=== INPUT DATA ===
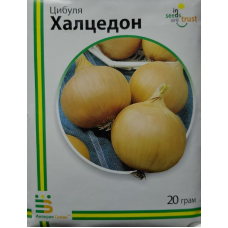 Цибуля Халцедон 20 г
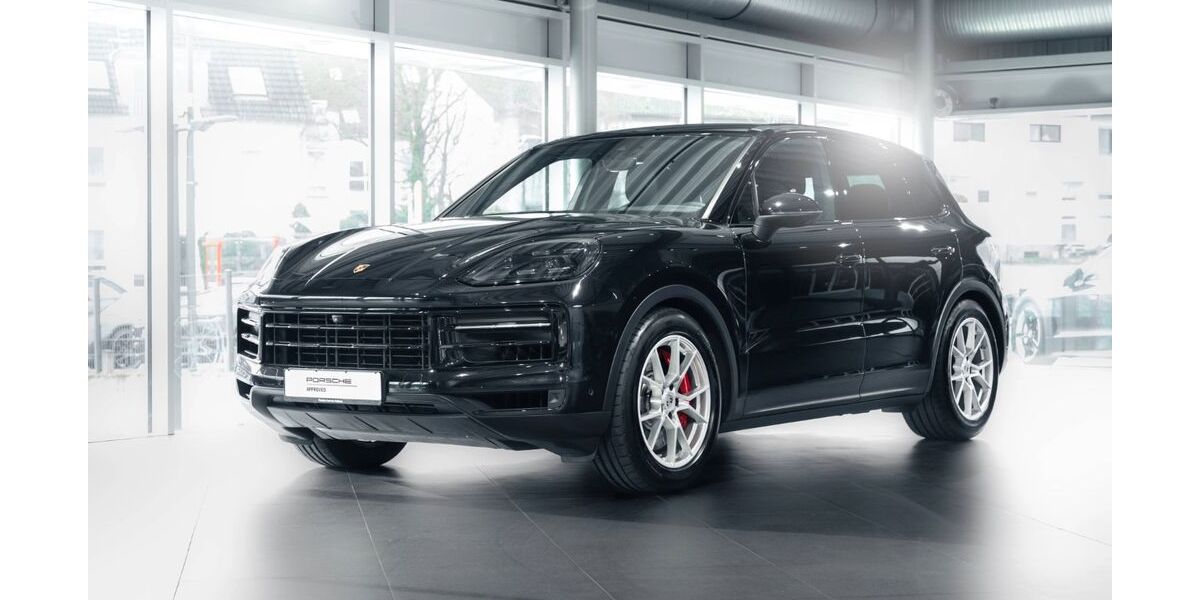 Porsche Cayenne 23.321 km 96.900 &euro; Hofheim 65719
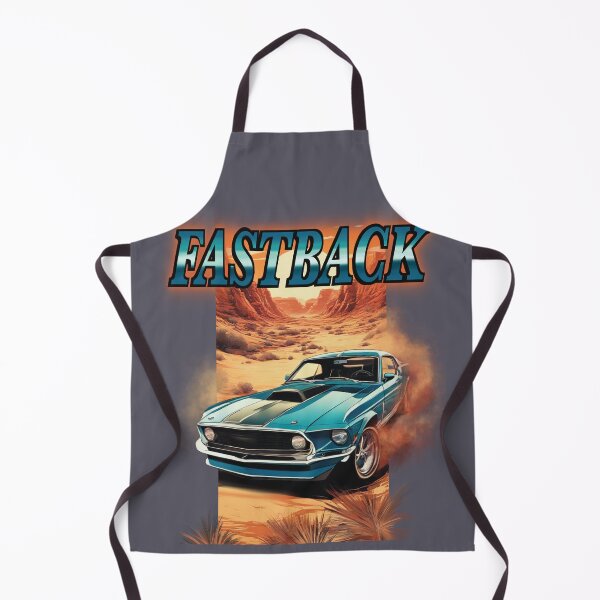 Item preview, Fastback designed and sold by CederWoods.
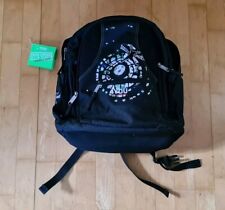 Schul-Rucksack 4 You mit Fußballmotiv und vielen Fächern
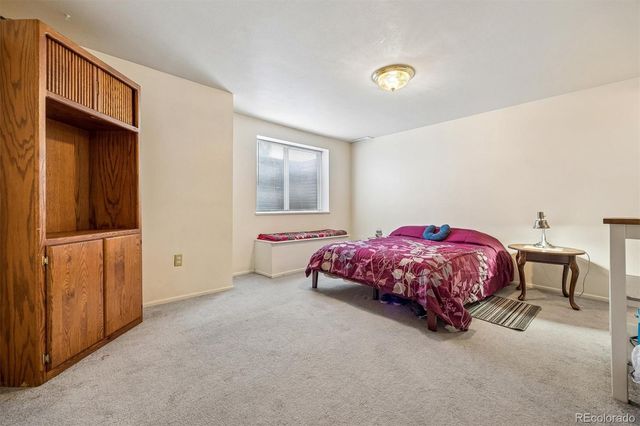 7845 Barbara Ann Drive F, Arvada, CO 80004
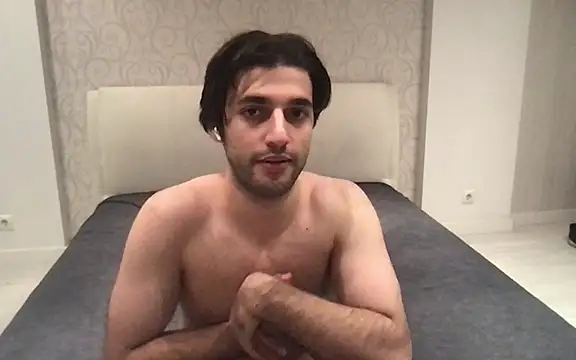 Czat XXX na żywo – KenanScott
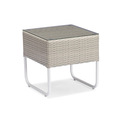 Outdoor Rattan Sofa Furniture with Tea Table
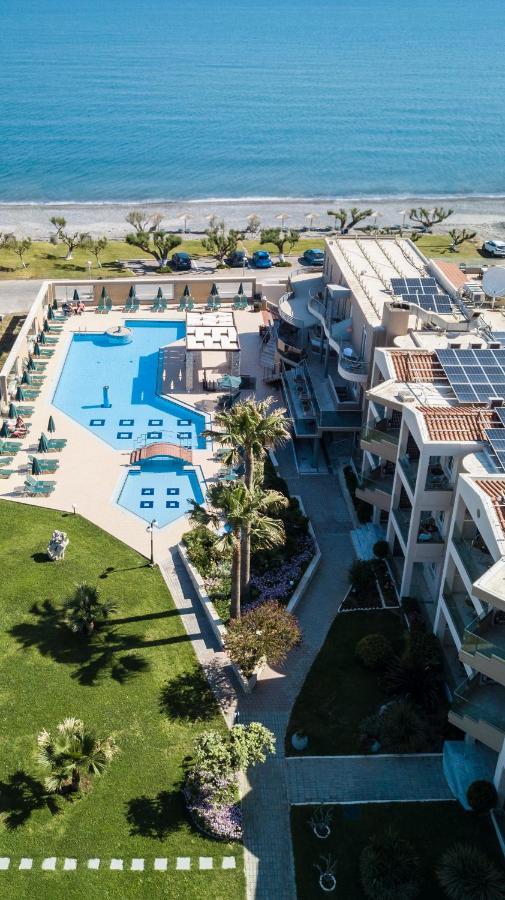 فندق Maleme Mare المظهر الخارجي الصورة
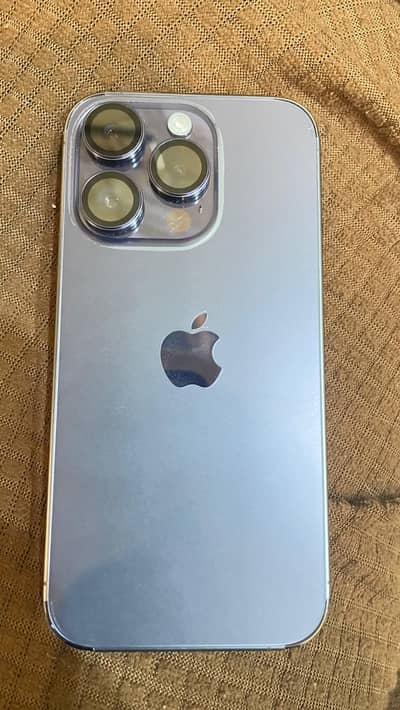 14 Pro Max PTA Approved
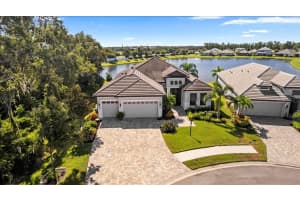 12131 BALD CYPRESS COVE, PARRISH, FL 34219 - MLS#MFRA4664997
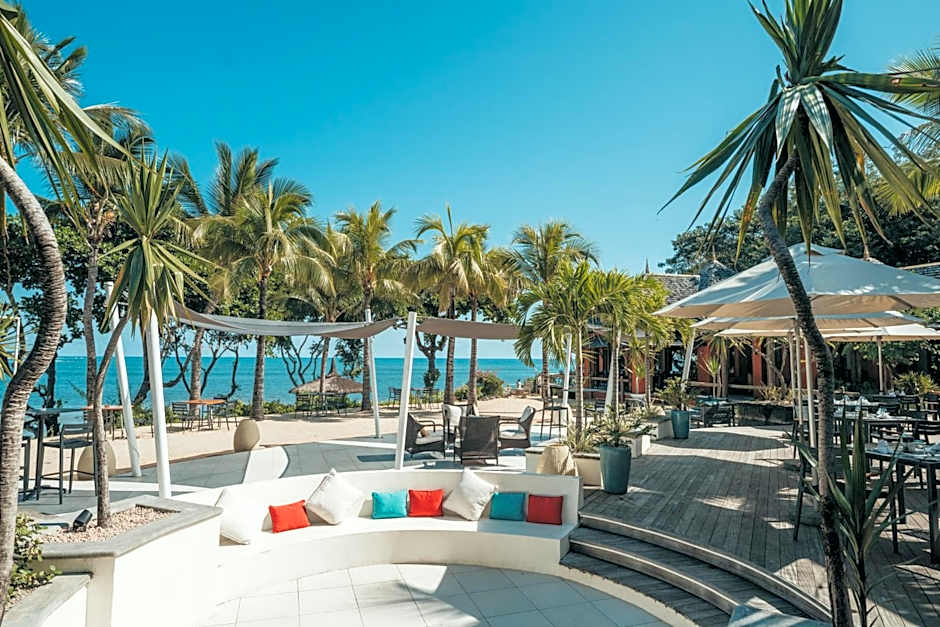 Tamarina Golf & Spa Boutique Hotel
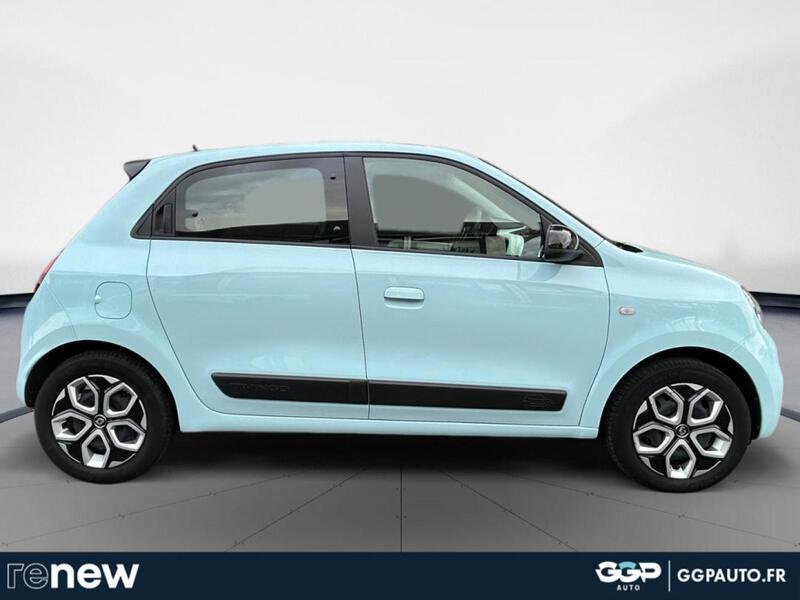 Renault Twingo III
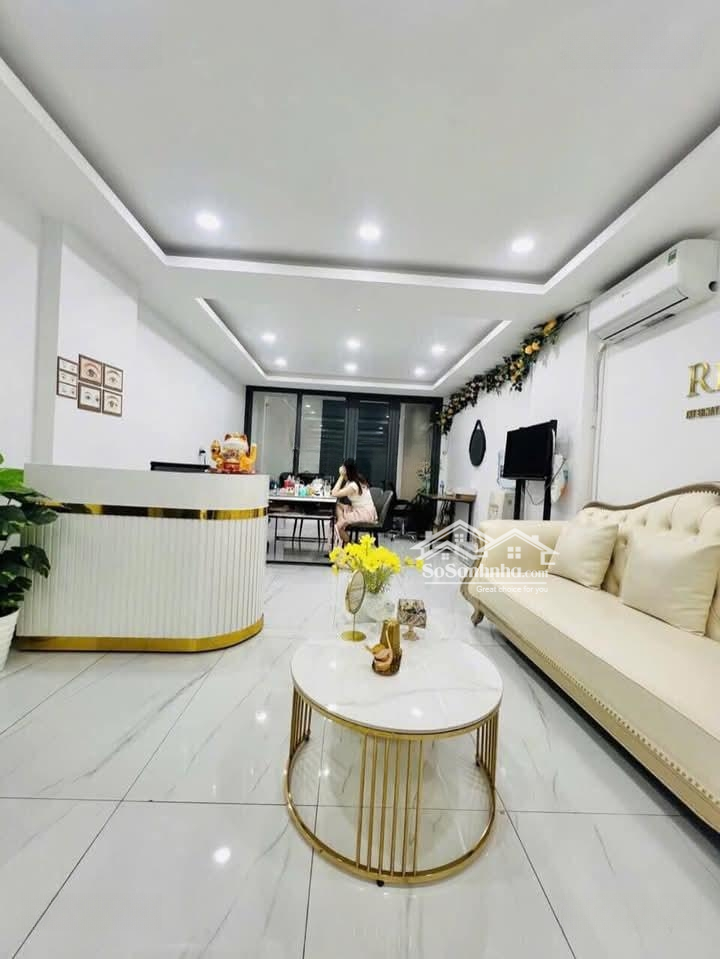 Mua Nhà Ăn Tết Ông Ích Khiêm/P3/Q11. Giá Bán 2 Tỷ 950Diện Tích70M2 Gần Đầm Sen,Cho Thuê Nhà 30 Triệu/Tháng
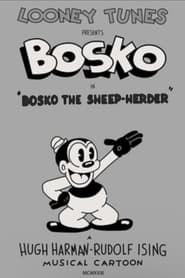 Bosko the SheepHerder' Poster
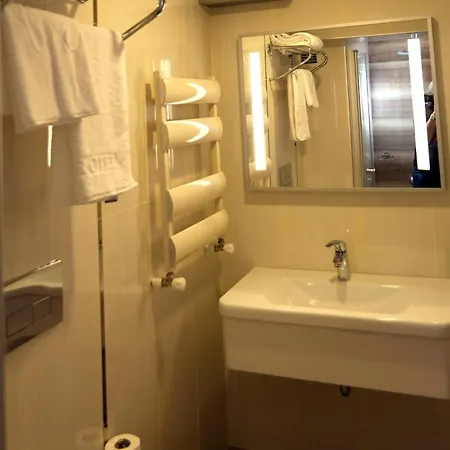 Hotel Yeni Bahar 3*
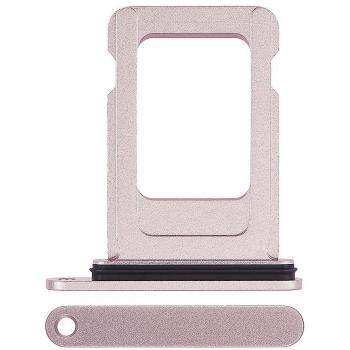 Kit de reparación bandeja SIM para iPhone 15/15 Plus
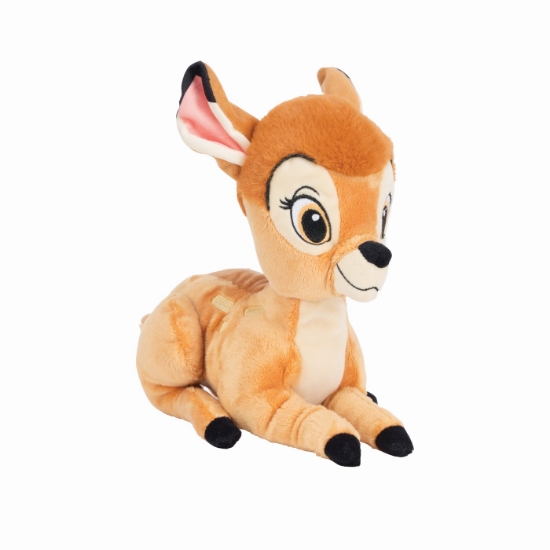 Imagine Jucărie de plus Disney Bambi 17 cm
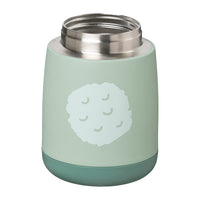 B.BOX INSULATED FOOD JAR MINI - 5 DESIGNS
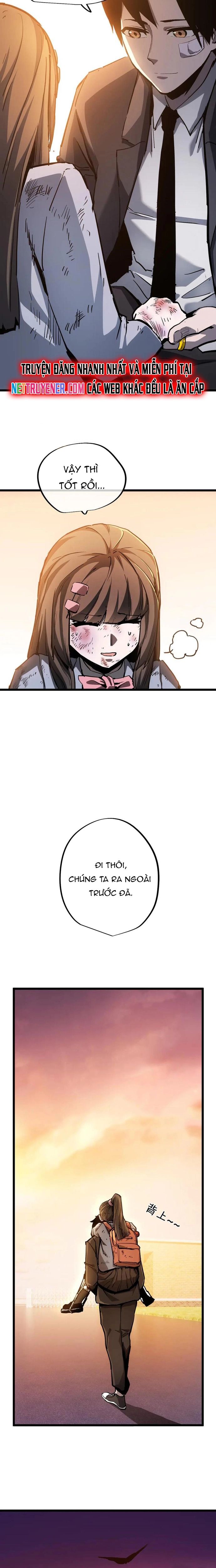 Thần Giới Giáng Lâm: Ta Là Người Mạnh Nhất - Chapter 15 - Page 7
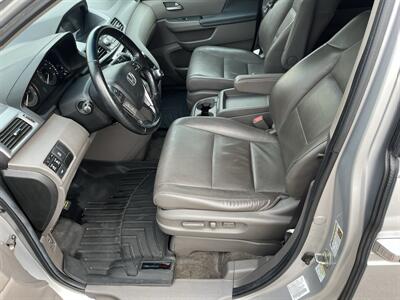 2012 Honda Odyssey EX-L Fully LOADED - Photo 7 - Mount Clemens, MI 48043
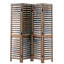 Cloison pliante 4 panneaux l 72 po x H 84 po West Brookfield-1373173100-1348890240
===
WORK INSTRUCTIONS
Write out each line of the material above again, word for word and in the same order, leaving out the pictures.

ANSWER BOX
 Цибуля Халцедон 20 г
 Porsche Cayenne 23.321 km 96.900 &euro; Hofheim 65719
 Item preview, Fastback designed and sold by CederWoods.
 Schul-Rucksack 4 You mit Fußballmotiv und vielen Fächern
 7845 Barbara Ann Drive F, Arvada, CO 80004
 Czat XXX na żywo – KenanScott
 Outdoor Rattan Sofa Furniture with Tea Table
 فندق Maleme Mare المظهر الخارجي الصورة
 14 Pro Max PTA Approved
 12131 BALD CYPRESS COVE, PARRISH, FL 34219 - MLS#MFRA4664997
 Tamarina Golf & Spa Boutique Hotel
 Renault Twingo III
 Mua Nhà Ăn Tết Ông Ích Khiêm/P3/Q11. Giá Bán 2 Tỷ 950Diện Tích70M2 Gần Đầm Sen,Cho Thuê Nhà 30 Triệu/Tháng
 Bosko the SheepHerder' Poster
 Hotel Yeni Bahar 3*
 Kit de reparación bandeja SIM para iPhone 15/15 Plus
 Imagine Jucărie de plus Disney Bambi 17 cm
 B.BOX INSULATED FOOD JAR MINI - 5 DESIGNS
 Thần Giới Giáng Lâm: Ta Là Người Mạnh Nhất - Chapter 15 - Page 7
 2012 Honda Odyssey EX-L Fully LOADED - Photo 7 - Mount Clemens, MI 48043
 Cloison pliante 4 panneaux l 72 po x H 84 po West Brookfield-1373173100-1348890240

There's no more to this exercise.